Williams was roundly criticized for his decision to seek cardiac care in the United States; Layton was praised for the up front way he talked about prostate cancer, the need to be checked, and his fighting spirit.
It was hoped that Williams's "run for the border" and his seeming disdain of the Canadian health care system, would be the catalyst for an honest discussion of the system, its funding, and its future.
That discussion is desperately needed, as health care consumes more and more of the federal and provincial budgets.
Not only that, but health care costs being pushed onto people's wallets are increasing too - from health insurance premiums, to costs not covered by insurance, to the need for more expensive equipment being funded by community donations.
There are problems with the system, and throwing money at them isn't always the solution. Ontario's disastrous e-health records debacle proved what unrestricted, unmonitored spending can achieve.
We have a "universal" health care system that still favours the rich and important, that's sometimes stifled under a bureaucracy that would rather cut services than let communities pay for them. In Ontario, the government and the LHINs control services, even if they don't provide funds - here in Centre Wellington, we had to wait for the LHIN and health ministry to approve a CT scanner for Groves hospital, even though the community would have to pay for it.
Unlike what we hear from the U.S., in Ontario you won't be left to die in the street if you get sick and don't have private health insurance - but the supposedly "universal" health care provided by the government has some alarming gaps.
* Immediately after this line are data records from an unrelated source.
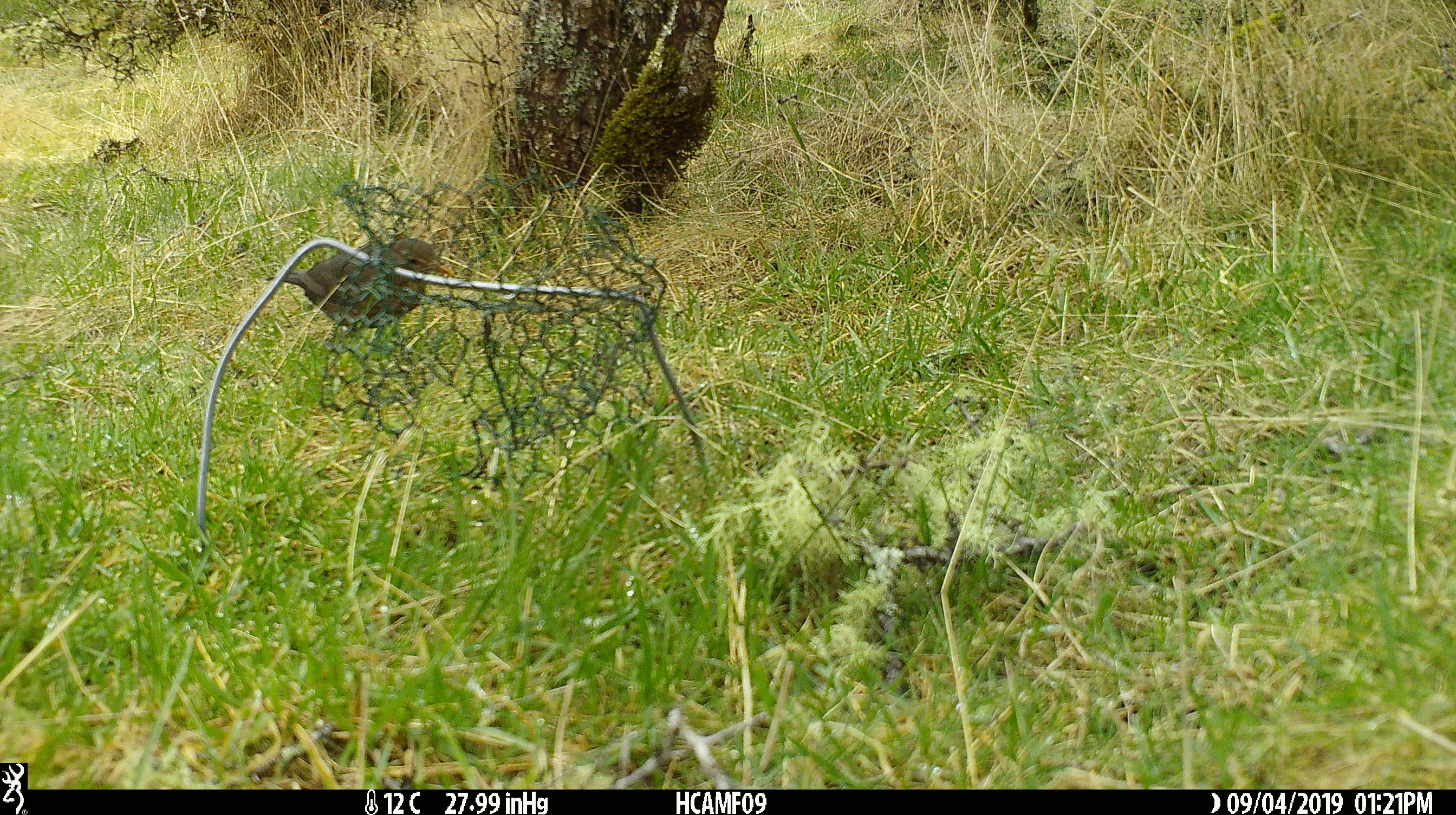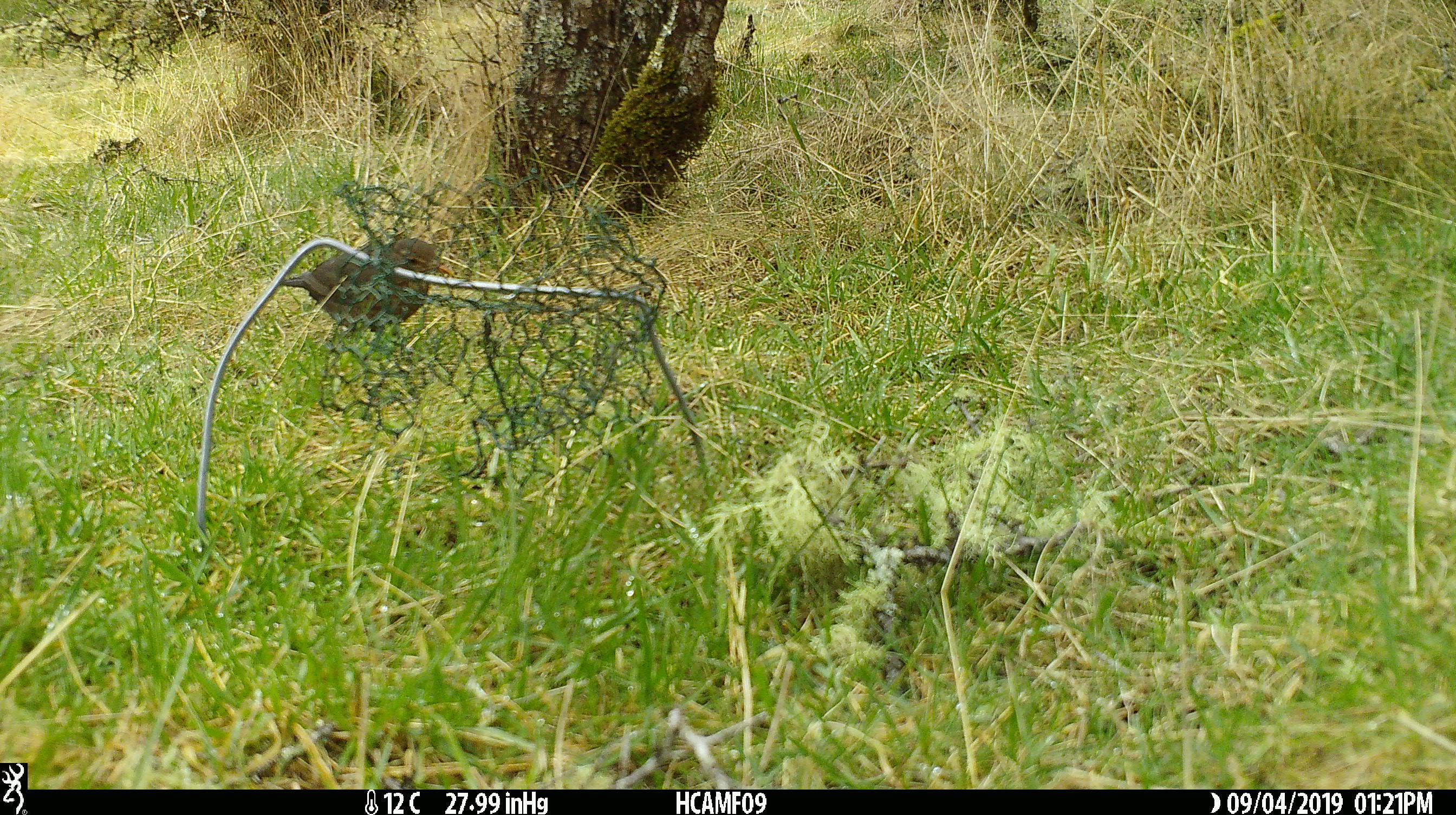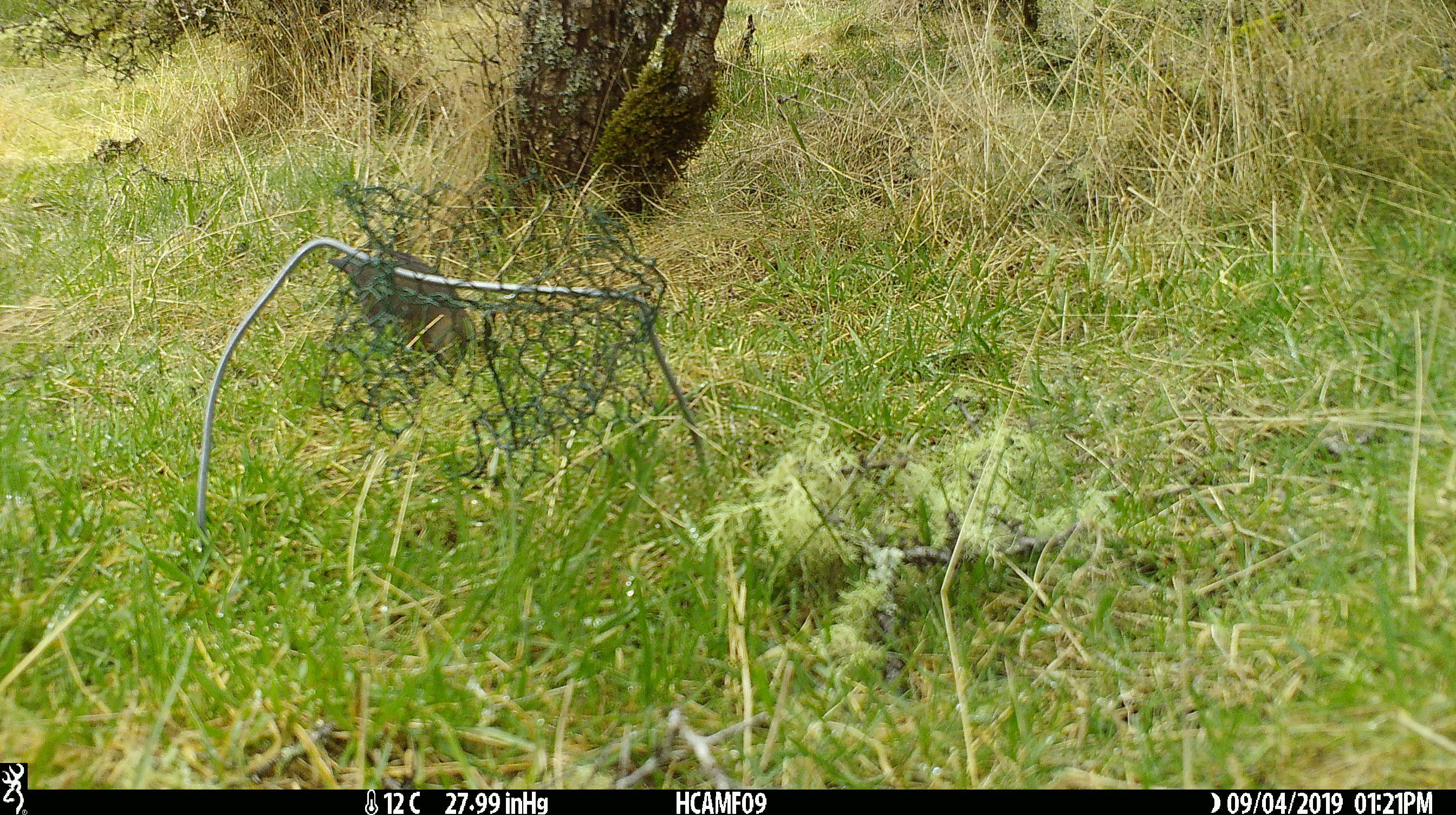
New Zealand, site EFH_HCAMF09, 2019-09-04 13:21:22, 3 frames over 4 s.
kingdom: Animalia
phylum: Chordata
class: Aves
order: Passeriformes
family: Turdidae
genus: Turdus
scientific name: Turdus merula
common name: eurasian blackbird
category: blackbird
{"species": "blackbird (eurasian blackbird) (Turdus merula)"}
While you won't have to swipe your credit card before getting treatment at an emergency room, you might find it's better to drive two hours to where you used to live to see your old family doctor, than add your name to a lengthy waiting list in your new community.
It's issues like these that make it imperative we start having serious discussions about the true nature of health care and how to improve it.
Unfortunately, that discussion will have to take place among politicians who will write legislation, which almost certainly dooms it to bog down in the pointless machinations of "party politics," partisan name-calling and finger-pointing, and blind lack of co-operation to anything "the other guys" present.